La haine de l'ennui, énorme. Le bonheur de la flemme. De quoi je me serais plaint ? C'était les beaux jours ou jamais et je le savais et j'en profitais. Les montagnes fantastiques, les forêts médiévales, la girandole des pentes, les prés, les champs volubiles, les blés, les cailloux, les vaches, le chien, la ferme, l'imprimerie, le tracteur, les tronçonneuses, les machines, les beaux outils, tout ce qu'on bouffe, boit, respire, renifle, aperçoit, ressent, mon bel état d'idiotie bienheureuse, la joie des cerises, des fraises et des patates, et du fromage par goinfrées, les ruisseaux où se tremper le cul, les tropiques dès les foins de juin, les pluies démentielles, le vert fabuleux des printemps, les automnes couleur de pain avec la brume comme de la mie, les neiges de ruée vers l'or, la complicité des bêtes, des légumes et des éléments, les rêves en technicolor, ma vie dans les arbres... les merveilles étaient encore tellement plus nombreuses que les démons. Je ne faisais pas de différence entre lire et regarder autour de moi, je passais insensiblement de l'un à l'autre. En bout de ligne ou de page, mes yeux continuaient dans le décor, je déchiffrais mon Arthur Gordon Pym avec les mêmes yeux que je lisais la montagne gravée de cicatrices, une phrase de cailloux dans la cour, un nuage parmi le vaste ciel, un peu d'eau qui coule entre les herbes, une mécanique qui déconne, la lente mélancolie d'un bestiau, la pluie battant le carreau ou le feu tout juste allumé, encore si incertain et qui profitera de la moindre inattention pour ne plus prendre, je fixais chaque phrase comme l'incandescence rebelle du filament dans l'ampoule qu'on vient d'éteindre. Je lisais en plissant les yeux, comme lorsque je cherchais à ne plus voir que mes cils, quand je faisais semblant d'être mort, en trichant un peu et que, déjà, de peur d'y rester vraiment, les paupières tremblent, le masque du museau se tord en grimace lente, les quinquets piquent et pleurent deux gouttes qui brouillent le ciel à la renverse tandis que couve dans le chatouillis de la gorge l'imminente déflagration d'un rire phénoménal à en souffler les montagnes."

extrait de 
Les Pentes fabuleuses 






6 commentaires:

thoams a dit…

Un putain de grand livre !

kwarkito a dit…

Je ne connaissais pas ce livre, ces quelques extraits sont tout à fit éblouissants

usagedujour a dit…

Je paierai pour le lire...

Le Marquis de l'Orée a dit…

J'ai payé, et ne le regrette pas. L'hommage aux betteraves est un des sommets de la littérature totale.

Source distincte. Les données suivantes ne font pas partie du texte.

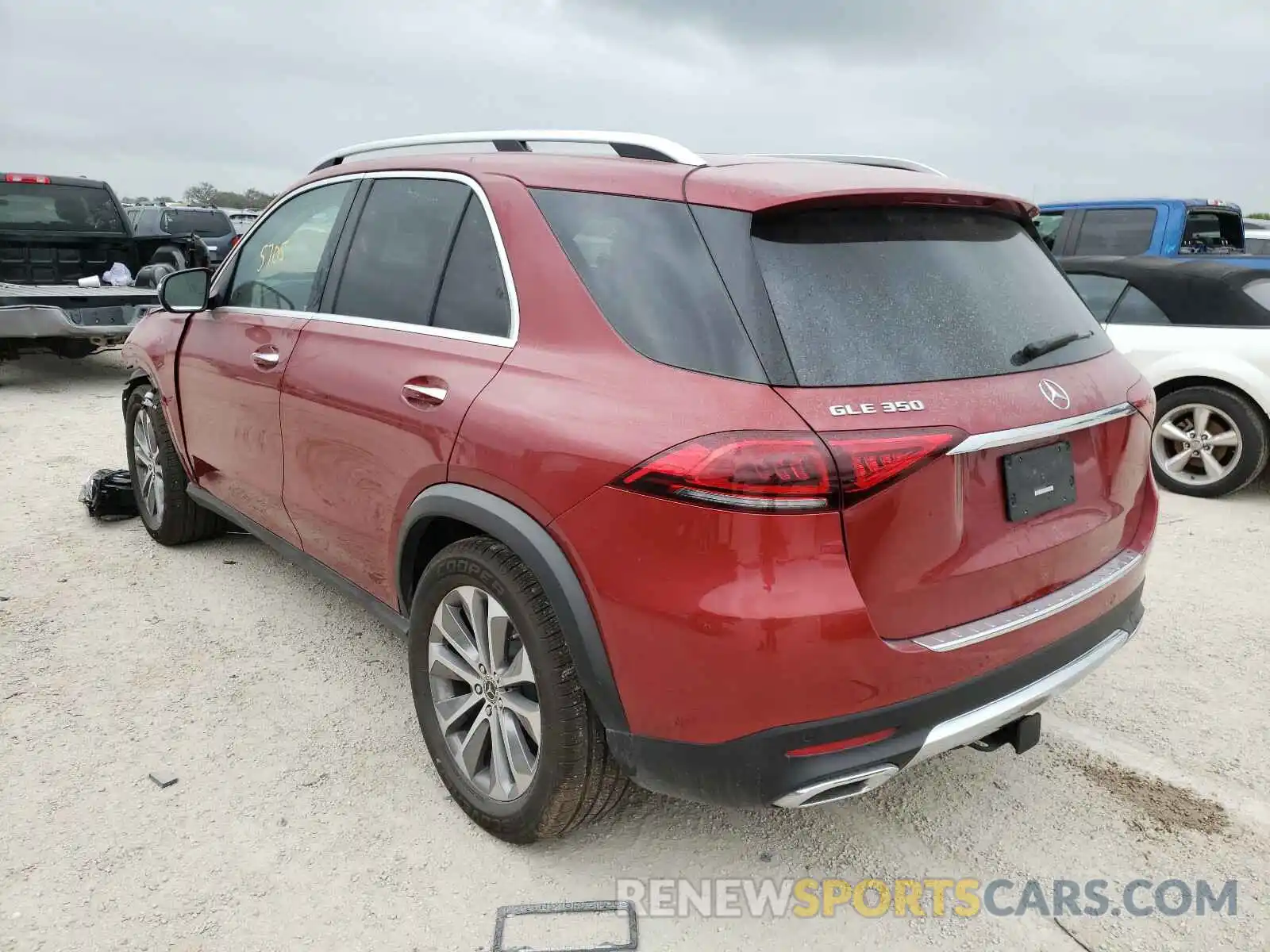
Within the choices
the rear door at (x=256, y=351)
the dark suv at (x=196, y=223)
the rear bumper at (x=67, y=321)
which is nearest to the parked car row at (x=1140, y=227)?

Dominique Hasselmann a dit…

Votre illustration, tout en haut, avec son jeu d'ombres et de soleil, donne envie de lire "Les Pentes fabuleuses" : sans doute s'agit-il des mêmes "phénomènes" sur lesquels vous devez nous entraîner...

Pensez BiBi a dit…

Pour sûr que ce qu'on appelle "l'Humour-BiBi" vient des mêmes terreaux.

Je crois même que ces deux lignes ("Mon amitié avec les betteraves.
Ma complicité émue avec les patates arrachées" (p.67)

...ont été des instants décisifs dans ma vie sur terre, d'une terre qui, alors, en fût toute retournée.